What the exercise asks: Reproduce, unchanged, everything in the records from the line containing "Among pixel 563" down to the line containing "63.6 inches", both of those lines included.

Scene question records:
============================================================

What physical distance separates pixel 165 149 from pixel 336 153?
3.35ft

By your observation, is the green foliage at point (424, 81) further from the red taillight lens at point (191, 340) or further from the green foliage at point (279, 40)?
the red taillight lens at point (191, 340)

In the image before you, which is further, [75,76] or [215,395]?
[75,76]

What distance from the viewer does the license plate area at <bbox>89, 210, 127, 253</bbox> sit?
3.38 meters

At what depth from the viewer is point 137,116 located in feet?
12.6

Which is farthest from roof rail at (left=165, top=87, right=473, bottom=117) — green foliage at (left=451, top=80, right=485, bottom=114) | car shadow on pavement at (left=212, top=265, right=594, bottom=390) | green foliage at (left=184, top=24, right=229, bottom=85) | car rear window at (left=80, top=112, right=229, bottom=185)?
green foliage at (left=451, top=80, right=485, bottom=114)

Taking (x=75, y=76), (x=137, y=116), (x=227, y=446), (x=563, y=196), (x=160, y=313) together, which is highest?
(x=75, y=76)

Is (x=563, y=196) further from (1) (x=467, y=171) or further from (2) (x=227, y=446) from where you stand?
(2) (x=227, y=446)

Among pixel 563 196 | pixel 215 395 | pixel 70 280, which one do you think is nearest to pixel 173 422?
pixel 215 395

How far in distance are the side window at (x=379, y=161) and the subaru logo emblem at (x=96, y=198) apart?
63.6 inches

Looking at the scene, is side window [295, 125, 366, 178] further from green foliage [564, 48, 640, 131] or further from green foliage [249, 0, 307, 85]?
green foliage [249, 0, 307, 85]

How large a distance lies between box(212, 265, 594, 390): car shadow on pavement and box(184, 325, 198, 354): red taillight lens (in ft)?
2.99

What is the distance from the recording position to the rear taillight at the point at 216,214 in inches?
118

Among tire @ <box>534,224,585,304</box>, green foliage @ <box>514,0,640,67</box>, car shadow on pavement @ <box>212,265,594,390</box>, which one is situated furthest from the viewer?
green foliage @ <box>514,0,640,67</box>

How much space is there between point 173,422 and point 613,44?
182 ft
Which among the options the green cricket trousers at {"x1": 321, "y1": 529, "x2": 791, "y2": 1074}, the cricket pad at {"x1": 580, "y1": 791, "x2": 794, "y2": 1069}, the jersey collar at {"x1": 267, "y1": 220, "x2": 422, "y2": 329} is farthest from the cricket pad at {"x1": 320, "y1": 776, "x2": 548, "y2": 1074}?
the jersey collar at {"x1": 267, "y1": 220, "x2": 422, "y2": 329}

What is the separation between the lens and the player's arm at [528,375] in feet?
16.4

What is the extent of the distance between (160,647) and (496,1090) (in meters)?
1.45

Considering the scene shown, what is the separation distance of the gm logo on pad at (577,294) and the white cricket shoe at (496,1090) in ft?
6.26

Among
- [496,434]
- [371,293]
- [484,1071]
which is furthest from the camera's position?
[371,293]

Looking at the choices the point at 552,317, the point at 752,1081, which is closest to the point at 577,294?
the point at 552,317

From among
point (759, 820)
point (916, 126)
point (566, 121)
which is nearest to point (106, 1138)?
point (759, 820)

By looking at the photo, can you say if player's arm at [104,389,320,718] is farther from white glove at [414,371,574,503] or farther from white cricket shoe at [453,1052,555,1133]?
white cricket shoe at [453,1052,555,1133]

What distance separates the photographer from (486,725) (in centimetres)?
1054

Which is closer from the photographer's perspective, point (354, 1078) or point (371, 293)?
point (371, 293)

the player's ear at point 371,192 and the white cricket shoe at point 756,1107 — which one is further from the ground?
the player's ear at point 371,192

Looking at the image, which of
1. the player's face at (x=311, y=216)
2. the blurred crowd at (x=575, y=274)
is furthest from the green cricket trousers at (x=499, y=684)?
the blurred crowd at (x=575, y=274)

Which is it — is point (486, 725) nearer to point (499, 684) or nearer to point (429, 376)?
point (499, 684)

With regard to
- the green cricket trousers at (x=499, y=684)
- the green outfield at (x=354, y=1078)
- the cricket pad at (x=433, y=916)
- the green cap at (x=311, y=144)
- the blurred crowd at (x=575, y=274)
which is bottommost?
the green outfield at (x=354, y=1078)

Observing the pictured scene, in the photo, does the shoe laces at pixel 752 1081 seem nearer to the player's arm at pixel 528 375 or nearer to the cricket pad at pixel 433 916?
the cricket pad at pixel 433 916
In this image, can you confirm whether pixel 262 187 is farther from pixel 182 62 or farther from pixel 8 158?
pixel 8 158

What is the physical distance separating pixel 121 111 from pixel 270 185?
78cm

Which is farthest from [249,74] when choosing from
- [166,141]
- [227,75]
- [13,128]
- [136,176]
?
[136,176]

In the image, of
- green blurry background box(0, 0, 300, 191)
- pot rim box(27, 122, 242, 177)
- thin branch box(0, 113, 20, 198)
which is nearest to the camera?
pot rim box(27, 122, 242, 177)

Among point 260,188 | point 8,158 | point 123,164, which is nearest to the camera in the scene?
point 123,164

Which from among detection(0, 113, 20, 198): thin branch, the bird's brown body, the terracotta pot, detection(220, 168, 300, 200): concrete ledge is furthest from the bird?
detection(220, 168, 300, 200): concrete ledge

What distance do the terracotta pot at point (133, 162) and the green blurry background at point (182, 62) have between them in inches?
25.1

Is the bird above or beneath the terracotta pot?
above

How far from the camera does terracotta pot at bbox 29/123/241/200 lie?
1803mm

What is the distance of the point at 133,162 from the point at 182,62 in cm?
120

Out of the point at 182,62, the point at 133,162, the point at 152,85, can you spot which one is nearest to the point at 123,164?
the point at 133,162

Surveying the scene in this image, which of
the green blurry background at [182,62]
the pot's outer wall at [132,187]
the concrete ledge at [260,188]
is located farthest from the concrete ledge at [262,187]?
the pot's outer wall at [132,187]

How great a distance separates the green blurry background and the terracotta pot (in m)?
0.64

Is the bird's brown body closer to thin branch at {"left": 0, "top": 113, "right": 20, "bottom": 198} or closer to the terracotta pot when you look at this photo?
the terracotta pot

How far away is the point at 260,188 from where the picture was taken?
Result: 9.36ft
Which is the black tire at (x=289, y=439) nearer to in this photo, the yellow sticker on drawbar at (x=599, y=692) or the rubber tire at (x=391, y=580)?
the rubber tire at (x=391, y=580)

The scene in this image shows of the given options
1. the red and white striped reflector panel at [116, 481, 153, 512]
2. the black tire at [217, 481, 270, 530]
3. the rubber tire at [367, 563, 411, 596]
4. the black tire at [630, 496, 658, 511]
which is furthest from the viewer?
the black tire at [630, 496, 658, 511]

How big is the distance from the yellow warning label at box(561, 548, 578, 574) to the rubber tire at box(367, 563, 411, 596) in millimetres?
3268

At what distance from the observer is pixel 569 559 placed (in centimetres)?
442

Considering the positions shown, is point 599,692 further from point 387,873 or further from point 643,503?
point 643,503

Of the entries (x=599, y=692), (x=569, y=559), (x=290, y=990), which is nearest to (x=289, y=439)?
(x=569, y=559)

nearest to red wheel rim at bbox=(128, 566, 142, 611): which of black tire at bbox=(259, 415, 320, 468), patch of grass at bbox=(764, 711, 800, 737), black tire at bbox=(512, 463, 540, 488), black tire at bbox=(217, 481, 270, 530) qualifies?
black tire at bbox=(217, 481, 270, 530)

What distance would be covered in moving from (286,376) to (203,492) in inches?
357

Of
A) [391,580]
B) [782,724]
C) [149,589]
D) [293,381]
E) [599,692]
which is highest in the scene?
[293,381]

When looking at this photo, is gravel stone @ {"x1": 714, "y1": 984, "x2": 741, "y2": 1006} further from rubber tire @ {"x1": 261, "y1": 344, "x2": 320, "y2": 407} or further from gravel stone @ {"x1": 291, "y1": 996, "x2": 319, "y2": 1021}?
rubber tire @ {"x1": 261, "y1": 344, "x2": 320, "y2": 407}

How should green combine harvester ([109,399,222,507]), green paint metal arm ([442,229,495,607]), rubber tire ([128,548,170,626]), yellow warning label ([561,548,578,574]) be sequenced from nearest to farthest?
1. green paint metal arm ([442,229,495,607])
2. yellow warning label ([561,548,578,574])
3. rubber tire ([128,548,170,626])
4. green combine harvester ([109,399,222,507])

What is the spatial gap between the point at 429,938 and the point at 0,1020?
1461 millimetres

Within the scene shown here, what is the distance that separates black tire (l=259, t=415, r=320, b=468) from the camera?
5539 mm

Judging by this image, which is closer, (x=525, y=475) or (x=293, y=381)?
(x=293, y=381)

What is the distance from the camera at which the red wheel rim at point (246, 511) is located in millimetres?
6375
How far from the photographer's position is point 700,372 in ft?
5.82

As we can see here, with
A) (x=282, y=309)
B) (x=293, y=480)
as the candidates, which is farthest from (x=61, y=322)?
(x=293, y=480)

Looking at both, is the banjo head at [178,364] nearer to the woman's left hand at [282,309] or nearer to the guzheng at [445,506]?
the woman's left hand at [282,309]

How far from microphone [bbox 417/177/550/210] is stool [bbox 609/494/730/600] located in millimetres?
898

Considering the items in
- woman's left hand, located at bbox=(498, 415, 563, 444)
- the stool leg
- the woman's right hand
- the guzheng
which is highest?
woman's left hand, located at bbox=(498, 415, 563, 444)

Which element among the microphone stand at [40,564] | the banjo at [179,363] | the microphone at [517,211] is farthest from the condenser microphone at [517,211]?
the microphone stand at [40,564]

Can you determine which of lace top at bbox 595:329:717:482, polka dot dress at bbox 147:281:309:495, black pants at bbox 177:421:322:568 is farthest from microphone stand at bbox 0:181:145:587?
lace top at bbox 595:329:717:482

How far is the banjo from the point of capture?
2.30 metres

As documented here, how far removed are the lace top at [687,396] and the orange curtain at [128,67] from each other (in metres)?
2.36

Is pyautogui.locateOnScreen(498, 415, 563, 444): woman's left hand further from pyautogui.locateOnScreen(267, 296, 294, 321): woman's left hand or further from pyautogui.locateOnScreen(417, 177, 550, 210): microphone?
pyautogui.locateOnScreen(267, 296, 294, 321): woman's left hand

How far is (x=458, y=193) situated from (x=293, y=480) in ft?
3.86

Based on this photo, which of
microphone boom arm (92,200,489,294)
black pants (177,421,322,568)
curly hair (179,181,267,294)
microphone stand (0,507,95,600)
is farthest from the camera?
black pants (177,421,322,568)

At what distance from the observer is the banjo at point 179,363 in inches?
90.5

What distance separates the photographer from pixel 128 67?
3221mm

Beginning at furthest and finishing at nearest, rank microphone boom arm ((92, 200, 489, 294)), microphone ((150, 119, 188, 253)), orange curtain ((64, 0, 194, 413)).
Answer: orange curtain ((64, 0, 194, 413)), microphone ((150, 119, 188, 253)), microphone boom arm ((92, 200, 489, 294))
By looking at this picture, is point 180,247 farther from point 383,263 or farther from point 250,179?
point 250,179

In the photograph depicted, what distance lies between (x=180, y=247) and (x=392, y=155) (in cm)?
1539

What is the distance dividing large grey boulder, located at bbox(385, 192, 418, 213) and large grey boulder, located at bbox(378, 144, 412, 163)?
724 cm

============================================================

The reply:
Among pixel 563 196 | pixel 215 395 | pixel 70 280, which one do you think is nearest to pixel 173 422?
pixel 215 395

How far in distance are the side window at (x=379, y=161) and the subaru logo emblem at (x=96, y=198) apart?
63.6 inches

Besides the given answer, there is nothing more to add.